I dont think it has an extraneous solution because I got x=16

- anonymous

well could you help me find one with one please? using the a√x+b+c=d formula thingy

- stefrheart

Sure!

- stefrheart

So you do understand what an extraneous solution is correct?

- anonymous

i think it is how it solves the problem but if you plug it back in it doesnt work out

- anonymous

like if you solve the radical but if you plug it in to check the answer will not work out

- stefrheart

Yes that is correct! :)

- anonymous

im not sure how to like create and solve a radical like that though... ;(

- anonymous

Create two radical equations: one that has an extraneous solution, and one that does not have an extraneous solution. Use the equation below as a model.
a√x+b+c=d
Use a constant in place of each variable a, b, c, and d. You can use positive and negative constants in your equation.

- stefrheart

is it \[a \sqrt{x+b+c}=d\] or \[a \sqrt{x} + b + c=d\]

- phi

try something like
\[ \sqrt{x+2} + 1 = -1 \]

- anonymous

the first one @stefrheart

- anonymous

@phi the only problem is is that i don't know how to solve that equation to check if it has an extraneous solution

- stefrheart

To solve that all you need to do is subtract the one on both sides to create
\[\sqrt{x+2}=-2\]
and then square both sides
\[(\sqrt{x+2})^{2}=(-2)^{}\]
and then solve

- stefrheart

just for phi's equation

- dinamix

x=-8 @stefrheart

- dinamix

@kenzi041

- anonymous

i dont even know. i never learned radicals

- stefrheart

oh you dont know what a radical is or how to work with it?

- anonymous

we had a large learning gap because they changed curriculums

- anonymous

not really.

- stefrheart

Ah okay so you should learn what a radical is first then, before proceeding with the problem

- anonymous

oh.

- stefrheart

It would make alot more sense before solving this. Do you know what a \[x ^{2}\] is? It would be easier to teach you if you knew what it is

- anonymous

x squared?

- stefrheart

yes you know what to do with it if someone gave you the equation \[4^{2}\] ?

- anonymous

16, i know like how to do that i just dont understand how to use like larger equations like a√x+b+c=d

- stefrheart

Ah okay so you know how to do that. Well the larger equations are just the same ting as a regular square root.

• EXERCISE TASKS:
• a. Answer the following questions about the forum thread on extraneous solutions above, one line per answer, marked to match.
(i) Which value of x does the first line report having obtained?
(ii) Which equation is offered as something to try?
(iii) What cause is given for the large learning gap?
• b. Rewrite the paragraph of the forum thread on extraneous solutions that begins "Create two radical equations" as a short bulleted list that keeps its main facts.
• c. Continue the forum thread on extraneous solutions in radical equations, starting after its final post.

• EXCERPTED DATA:
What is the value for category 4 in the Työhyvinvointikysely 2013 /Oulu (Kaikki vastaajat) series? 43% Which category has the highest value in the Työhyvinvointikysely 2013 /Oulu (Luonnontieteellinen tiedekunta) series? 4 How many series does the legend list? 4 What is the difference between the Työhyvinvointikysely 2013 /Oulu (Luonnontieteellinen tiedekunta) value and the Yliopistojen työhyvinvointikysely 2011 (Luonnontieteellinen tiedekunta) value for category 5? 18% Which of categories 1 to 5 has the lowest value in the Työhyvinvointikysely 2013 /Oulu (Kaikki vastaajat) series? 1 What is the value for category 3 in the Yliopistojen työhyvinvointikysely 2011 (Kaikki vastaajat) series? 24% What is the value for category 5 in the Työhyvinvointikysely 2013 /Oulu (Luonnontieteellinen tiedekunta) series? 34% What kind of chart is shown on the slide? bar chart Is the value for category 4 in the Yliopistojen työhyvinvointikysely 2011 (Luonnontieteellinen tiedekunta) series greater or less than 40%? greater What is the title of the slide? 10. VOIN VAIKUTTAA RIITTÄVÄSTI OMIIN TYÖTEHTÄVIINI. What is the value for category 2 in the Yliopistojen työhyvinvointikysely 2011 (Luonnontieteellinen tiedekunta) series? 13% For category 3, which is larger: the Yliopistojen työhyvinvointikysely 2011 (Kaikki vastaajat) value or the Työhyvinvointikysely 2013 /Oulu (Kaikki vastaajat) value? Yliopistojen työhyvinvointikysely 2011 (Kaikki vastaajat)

--

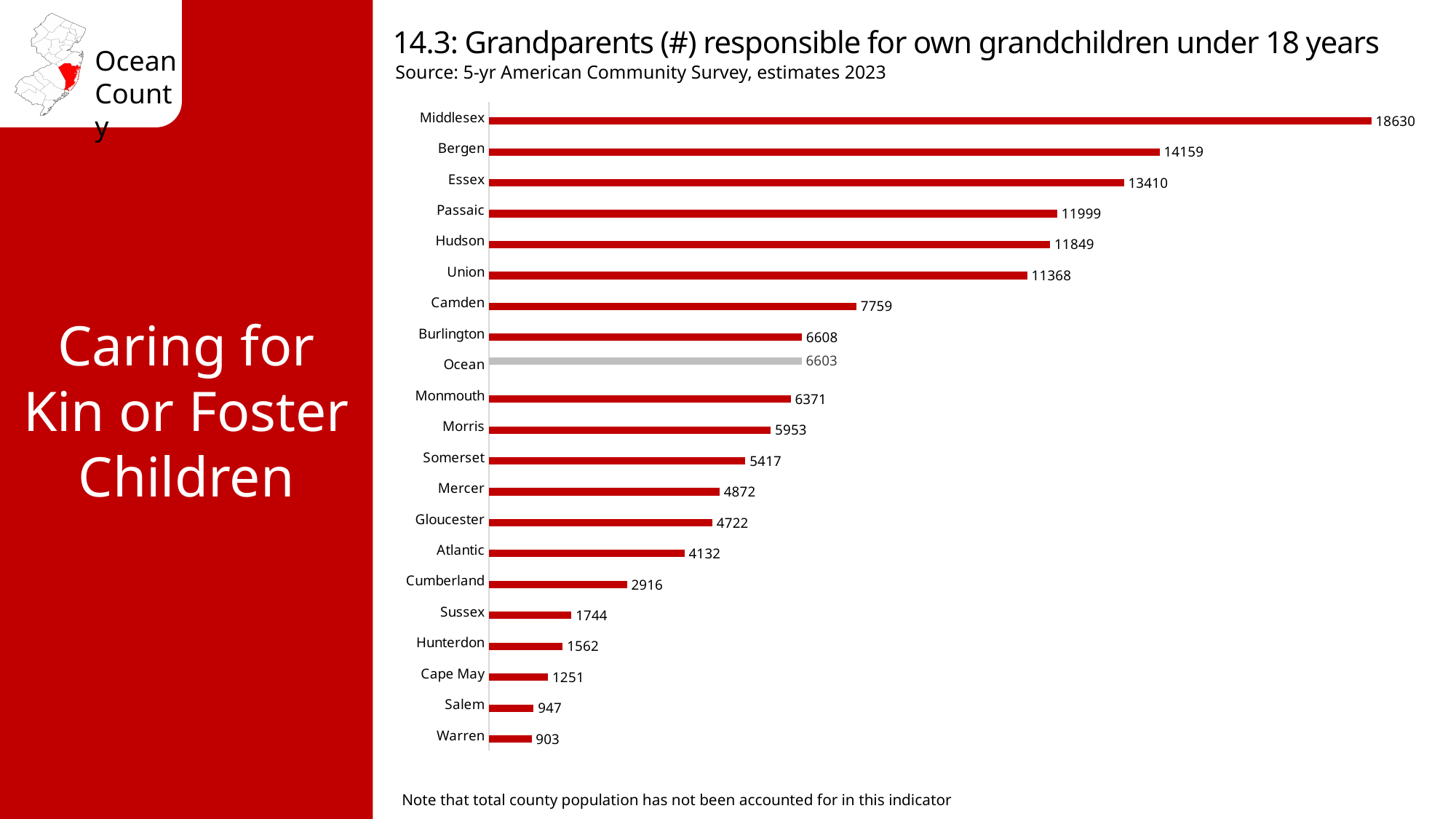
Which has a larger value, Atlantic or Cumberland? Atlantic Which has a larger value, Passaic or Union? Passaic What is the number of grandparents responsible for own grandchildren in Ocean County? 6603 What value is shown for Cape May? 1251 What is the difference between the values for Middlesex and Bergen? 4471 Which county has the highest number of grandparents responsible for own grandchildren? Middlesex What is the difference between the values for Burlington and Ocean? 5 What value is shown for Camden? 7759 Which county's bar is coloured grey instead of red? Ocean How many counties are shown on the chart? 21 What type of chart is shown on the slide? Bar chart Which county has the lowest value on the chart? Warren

...

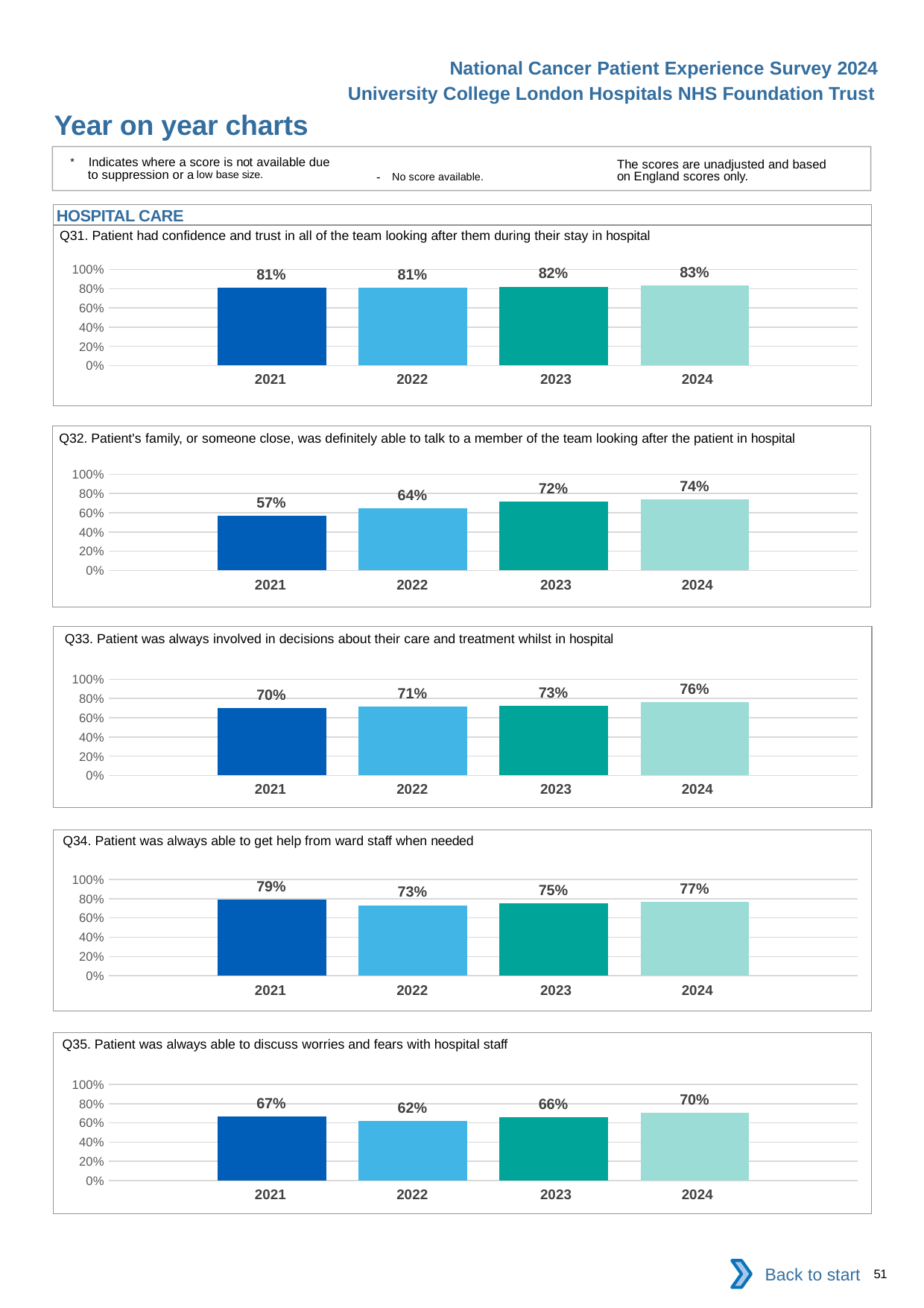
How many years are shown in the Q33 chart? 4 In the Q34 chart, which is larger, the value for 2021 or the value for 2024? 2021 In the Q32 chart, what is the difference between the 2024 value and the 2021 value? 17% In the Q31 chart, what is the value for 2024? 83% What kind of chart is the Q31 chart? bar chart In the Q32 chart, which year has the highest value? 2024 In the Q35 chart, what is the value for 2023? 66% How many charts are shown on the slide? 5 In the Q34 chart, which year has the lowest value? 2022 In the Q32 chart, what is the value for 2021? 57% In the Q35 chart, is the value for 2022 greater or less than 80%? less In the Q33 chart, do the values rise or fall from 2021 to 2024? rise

• EXPECTED RESULTS:
• a.
(i) x=16
(ii) √(x+2) + 1 = −1
(iii) The curriculums were changed.

• b.
- Create two radical equations: one with an extraneous solution and one without.
- Model both on the equation a√x+b+c=d.
- Replace each variable a, b, c, and d with a constant.
- The constants may be positive or negative.

• c.
- anonymous

okay, so how do i find one with an extraneous solution

- anonymous

because i have one for without but i just need one with one

- stefrheart

I think I may have one hold on

- anonymous

ok

- dinamix

x=-8 u have check in the equation ans see it

- stefrheart

Whats the extraneous solution then? @dinamix

- anonymous

like how do you plug it in to check if it has one @dinamix

- stefrheart

Try this for help
https://www.khanacademy.org/math/algebra2/radical-equations-and-functions/radical-equations/e/extraneous-solutions-to-radical-equations

- anonymous

i already tried but it was in a different format than what the question asked

- stefrheart

Yeah I noticed

- anonymous

and i got more confused..

- stefrheart

Hmmm im trying to figure out equations because in order for it to have both an actual and extraneous there needs to be 2 solutions which is a \[x ^{2}+bx+c\]
unless we can do that you cant get both an actual and extraneous

- anonymous

no it needs to just be a extraneous solution.. you write two problems and one should be regular and one should have an extraneous solution

- stefrheart

Ohhh then I already have one then

- stefrheart

\[-5\sqrt{-3x-5}=-25\]

- anonymous

but doesnt it have to be x+b+c=d

- stefrheart

if you wwant it you can just put -3x+-5+0 for under the radical

- anonymous

okay, one sec im checking a problem i just did.

- stefrheart

I will be back in a few minutes

- anonymous

i think i found one, the problem i chose originally

- anonymous

and okay

- stefrheart

AH okay

- stefrheart

Message me if need you still need help

- anonymous

thanks for helping

- anonymous

how do i give u a medal?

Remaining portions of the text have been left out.